Best Ana F, Malinovsky Yaakov, Albert Paul S
Biostatistics Branch, Biometrics Research Program, Division of Cancer Treatment and Diagnosis, National Cancer Institute, National Institutes of Health, Bethesda, MD, USA.
Department of Mathematics and Statistics, University of Maryland Baltimore County, Baltimore, MD, USA.
J Appl Stat. 2022 May 9;50(10):2228-2245. doi: 10.1080/02664763.2022.2071419. eCollection 2023.

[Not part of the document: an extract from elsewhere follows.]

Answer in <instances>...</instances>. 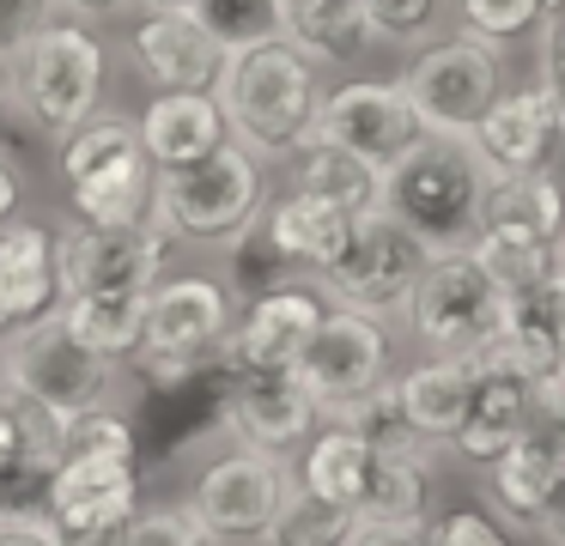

Group testing study designs have been used since the 1940s to reduce screening costs for uncommon diseases; for rare diseases, all cases are identifiable with substantially fewer tests than the population size. Substantial research has identified efficient designs under this paradigm. However, little work has focused on the important problem of disease screening among clustered data, such as geographic heterogeneity in HIV prevalence. We evaluated designs where we first estimate disease prevalence and then apply efficient group testing algorithms using these estimates. Specifically, we evaluate prevalence using individual testing on a fixed-size subset of each cluster and use these prevalence estimates to choose group sizes that minimize the corresponding estimated average number of tests per subject. We compare designs where we estimate cluster-specific prevalences as well as a common prevalence across clusters, use different group testing algorithms, construct groups from individuals within and in different clusters, and consider misclassification. For diseases with low prevalence, our results suggest that accounting for clustering is unnecessary. However, for diseases with higher prevalence and sizeable between-cluster heterogeneity, accounting for clustering in study design and implementation improves efficiency. We consider the practical aspects of our design recommendations with two examples with strong clustering effects: (1) Identification of HIV carriers in the US population and (2) Laboratory screening of anti-cancer compounds using cell lines.
自20世纪40年代以来,分组检测研究设计就被用于降低罕见病的筛查成本;对于罕见病而言,通过比总体规模少得多的检测就能识别出所有病例。大量研究已经确定了该范式下的高效设计。然而,很少有工作关注聚类数据中的疾病筛查这一重要问题,比如艾滋病毒流行率的地理异质性。我们评估了这样的设计:首先估计疾病流行率,然后使用这些估计值应用高效的分组检测算法。具体而言,我们通过对每个聚类的固定规模子集进行个体检测来评估流行率,并使用这些流行率估计值来选择组规模,以使每个受试者相应的估计平均检测次数最小化。我们比较了以下几种设计:估计聚类特定的流行率以及跨聚类的共同流行率,使用不同的分组检测算法,从聚类内和不同聚类中的个体构建组,并考虑错误分类。对于低流行率的疾病,我们的结果表明无需考虑聚类。然而,对于流行率较高且聚类间异质性较大的疾病,在研究设计和实施中考虑聚类可提高效率。我们用两个具有强烈聚类效应的例子来考虑我们设计建议的实际方面:(1)在美国人群中识别艾滋病毒携带者,以及(2)使用细胞系对抗癌化合物进行实验室筛查。